Materials and methods

The study was approved by the institutional review board of Lehigh Valley Hospital registered under FWA00000624 and all methods were carried out in accordance with relevant guidelines and regulations.

Our work has the following steps: isolation and labeling the blood samples, image data collection, image processing, and training and evaluating our deep learning model. A flowchart shown in Fig. 1 demonstrates the work after acquiring the isolated and labeled blood samples.

Figure 1

Flowchart of our deep-learning based analysis framework for microscopy images from isolated blood samples. Work steps include data preparation, image pre-processing, ML, and testing. The images collected from bright field and fluorescent microscopy are processed and cropped into images containing a single cell, which are then used as the training and testing raw data for the machine learning model with a deep CNN architecture.

Blood samples

The peripheral blood samples from metastatic RCC (mRCC) patients were provided by Lehigh Valley Health Network, and healthy donor whole blood samples were provided by the University of Maryland. The sample collection processes for both have followed approved institutional review board protocols with patients providing informed consent.
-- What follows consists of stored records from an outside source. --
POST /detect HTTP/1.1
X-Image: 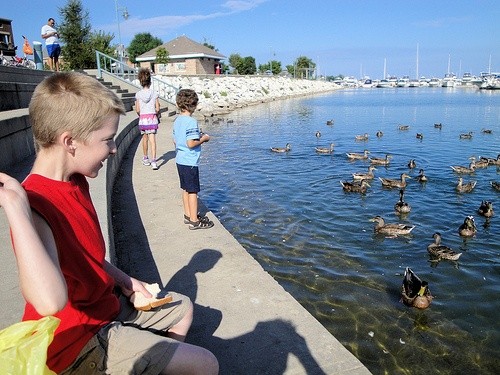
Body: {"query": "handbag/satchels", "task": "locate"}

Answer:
[23,38,33,55]
[0,315,61,375]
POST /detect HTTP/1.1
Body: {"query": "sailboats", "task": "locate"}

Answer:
[377,57,395,88]
[442,55,462,87]
[480,56,500,89]
[408,43,421,87]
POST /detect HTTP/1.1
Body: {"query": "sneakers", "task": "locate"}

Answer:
[151,162,158,170]
[141,159,150,166]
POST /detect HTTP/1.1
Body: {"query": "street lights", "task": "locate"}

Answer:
[116,7,131,78]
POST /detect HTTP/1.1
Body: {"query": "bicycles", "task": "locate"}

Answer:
[10,35,38,70]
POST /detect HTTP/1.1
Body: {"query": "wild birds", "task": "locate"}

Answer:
[458,215,476,236]
[316,120,493,140]
[340,150,426,238]
[315,143,334,152]
[271,143,291,152]
[427,232,463,261]
[401,266,433,308]
[478,200,494,217]
[449,155,500,192]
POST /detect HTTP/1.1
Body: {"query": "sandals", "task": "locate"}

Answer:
[189,220,214,230]
[184,214,209,224]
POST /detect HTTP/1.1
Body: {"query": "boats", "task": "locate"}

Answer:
[462,72,489,81]
[332,77,379,88]
[419,76,442,87]
[391,75,409,87]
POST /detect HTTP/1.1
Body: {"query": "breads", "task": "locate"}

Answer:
[134,282,173,311]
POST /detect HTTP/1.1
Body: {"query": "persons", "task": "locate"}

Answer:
[41,18,61,72]
[0,70,218,375]
[135,68,160,170]
[171,89,213,230]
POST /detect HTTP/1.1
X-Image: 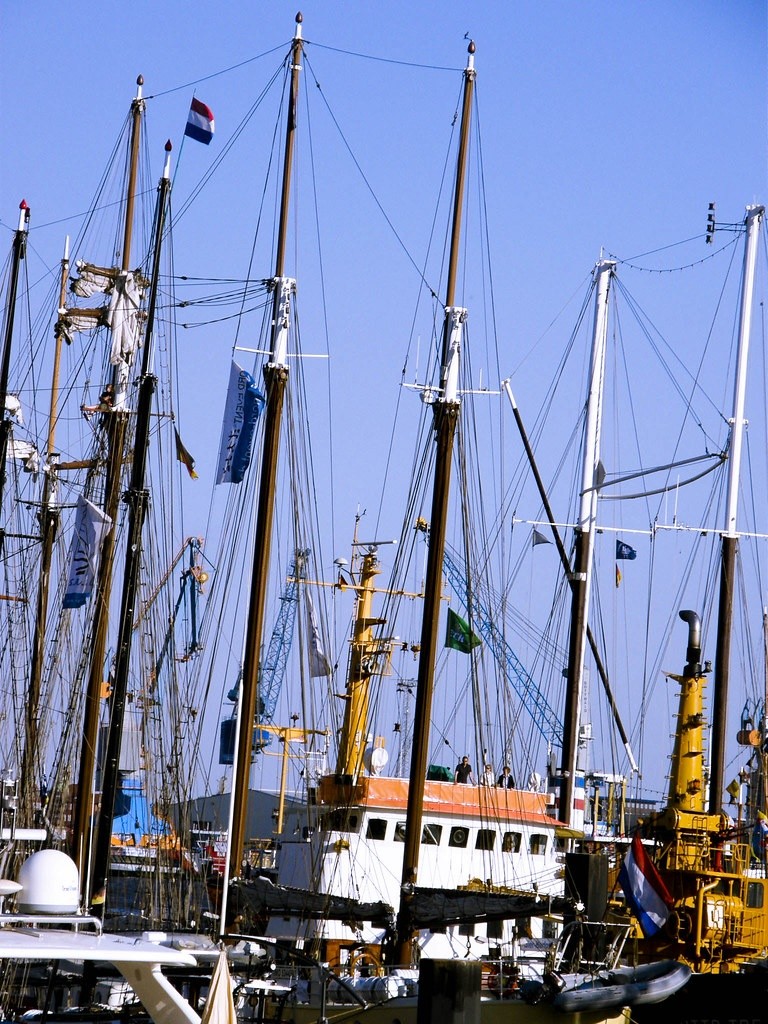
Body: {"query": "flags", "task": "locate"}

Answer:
[173,425,199,480]
[615,539,637,560]
[214,359,265,486]
[445,607,482,654]
[184,97,214,145]
[616,830,674,939]
[305,586,331,678]
[616,562,622,588]
[532,530,553,547]
[62,493,113,608]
The patient's whole blood was drawn in the 8.5 mL heparin tube and processed right away. 2 mL of whole blood was used for each batch of enrichment with EasySep Direct Human CTC Enrichment Kit. The human colorectal cancer cell line (HCT-116, American Type Culture Collection (ATCC), USA) and healthy donor whole blood were used in this work. WBCs used for the experiments were obtained from whole blood with red blood cell (RBC) lysis. In this experiment, 1 mL whole blood was lysed with 18 mL of RBC lysing buffer (ThermoFisher), followed by a 30-min incubation in the dark at room temperature. The mixture was then centrifuged at 500 g for 5 min. The supernatant was discarded, and the pellet was washed for 2–3 times with PBS. HCT 116 cells were pre-stained with CellTracker (Thermo, USA) Red and all WBCs were pre-stained with CellTracker Green prior use.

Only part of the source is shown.